What the task requires: Extract the text of each entry below exactly, leaving every image behind.

Data shown:

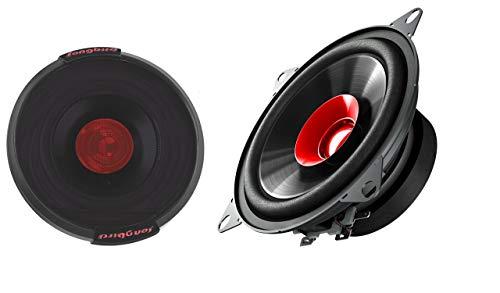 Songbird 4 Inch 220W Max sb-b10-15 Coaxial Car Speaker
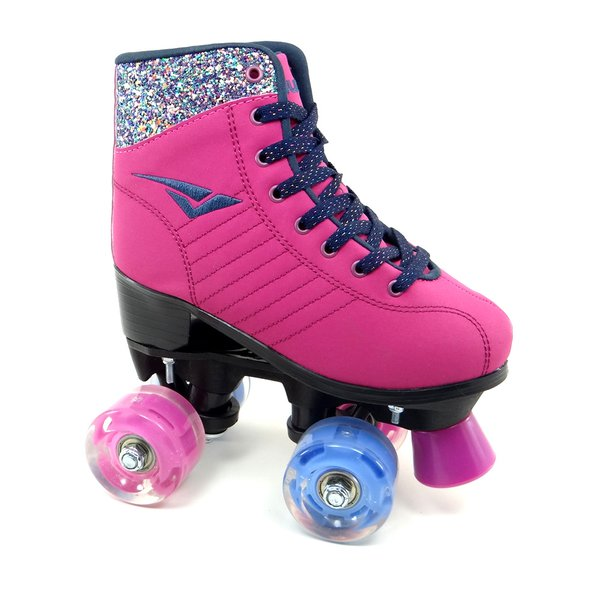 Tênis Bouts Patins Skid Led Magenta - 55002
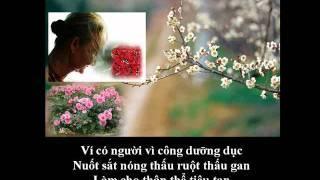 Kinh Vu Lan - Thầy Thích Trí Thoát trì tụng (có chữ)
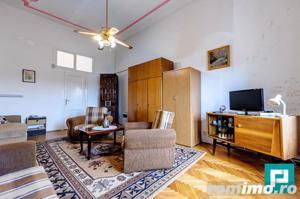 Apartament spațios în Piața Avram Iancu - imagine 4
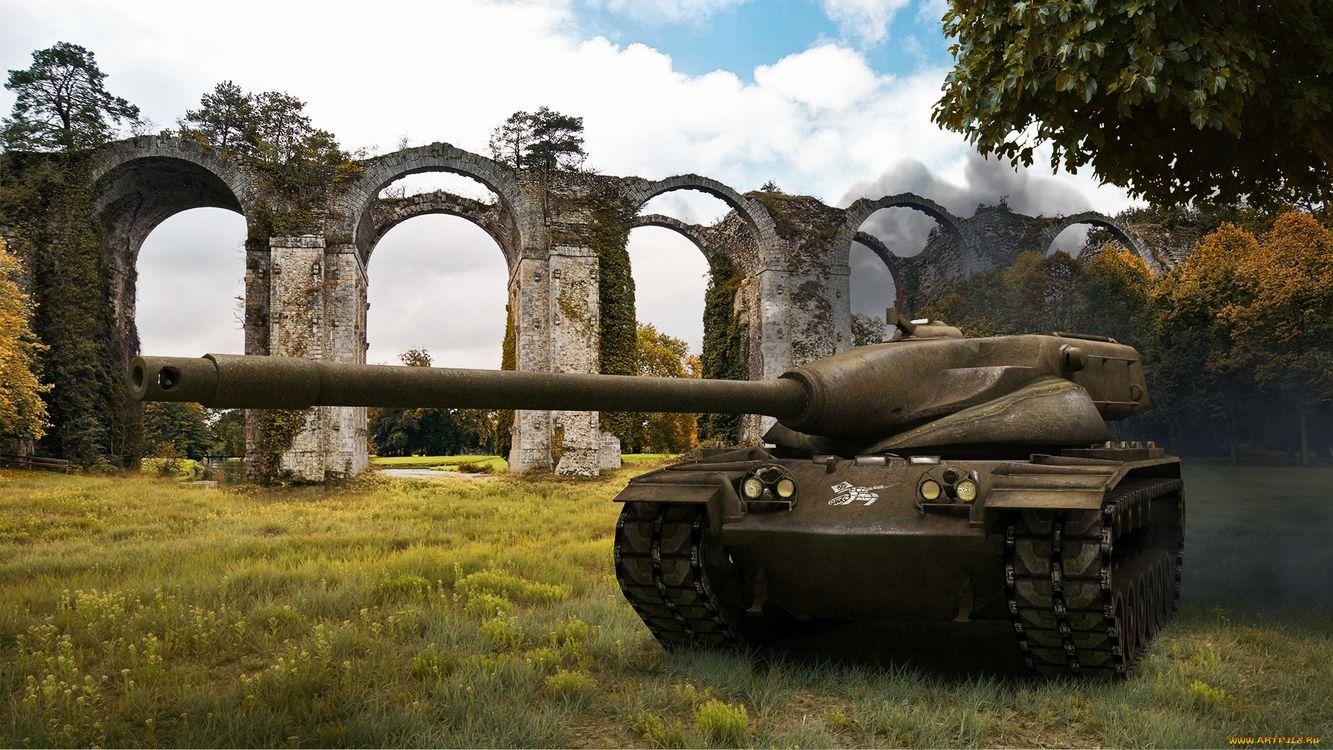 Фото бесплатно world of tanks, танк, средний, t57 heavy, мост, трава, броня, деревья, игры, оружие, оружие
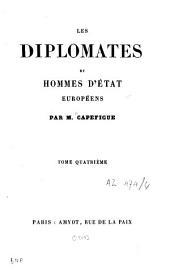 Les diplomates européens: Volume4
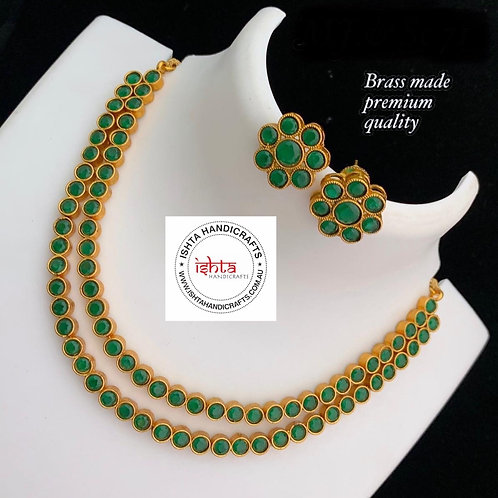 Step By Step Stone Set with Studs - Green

Answer to the problem:
 Songbird 4 Inch 220W Max sb-b10-15 Coaxial Car Speaker
 Tênis Bouts Patins Skid Led Magenta - 55002
 Kinh Vu Lan - Thầy Thích Trí Thoát trì tụng (có chữ)
 Apartament spațios în Piața Avram Iancu - imagine 4
 Фото бесплатно world of tanks, танк, средний, t57 heavy, мост, трава, броня, деревья, игры, оружие, оружие
 Les diplomates européens: Volume4
 Step By Step Stone Set with Studs - Green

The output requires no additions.